• Records from a dataset:
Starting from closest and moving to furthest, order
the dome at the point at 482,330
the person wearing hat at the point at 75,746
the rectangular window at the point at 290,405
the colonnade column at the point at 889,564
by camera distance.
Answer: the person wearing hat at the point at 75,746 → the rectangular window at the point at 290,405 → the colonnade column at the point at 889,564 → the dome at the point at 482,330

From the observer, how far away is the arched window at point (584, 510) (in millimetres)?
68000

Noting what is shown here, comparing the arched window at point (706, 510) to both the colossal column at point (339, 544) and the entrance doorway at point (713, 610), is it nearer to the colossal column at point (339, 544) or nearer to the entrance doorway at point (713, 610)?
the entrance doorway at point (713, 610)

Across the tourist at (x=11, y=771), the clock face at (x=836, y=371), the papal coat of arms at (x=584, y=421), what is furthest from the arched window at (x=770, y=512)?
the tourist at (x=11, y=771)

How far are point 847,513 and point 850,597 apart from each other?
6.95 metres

==

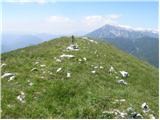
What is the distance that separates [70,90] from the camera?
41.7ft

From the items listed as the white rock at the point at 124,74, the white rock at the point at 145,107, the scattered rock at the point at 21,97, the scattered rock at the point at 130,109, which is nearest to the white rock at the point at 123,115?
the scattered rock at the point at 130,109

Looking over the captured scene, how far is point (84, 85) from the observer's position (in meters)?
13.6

• Exercise objective:
Please find each line above that contains the string "rectangular" and copy those lines out in full.

• Output:
the rectangular window at the point at 290,405
Answer: the person wearing hat at the point at 75,746 → the rectangular window at the point at 290,405 → the colonnade column at the point at 889,564 → the dome at the point at 482,330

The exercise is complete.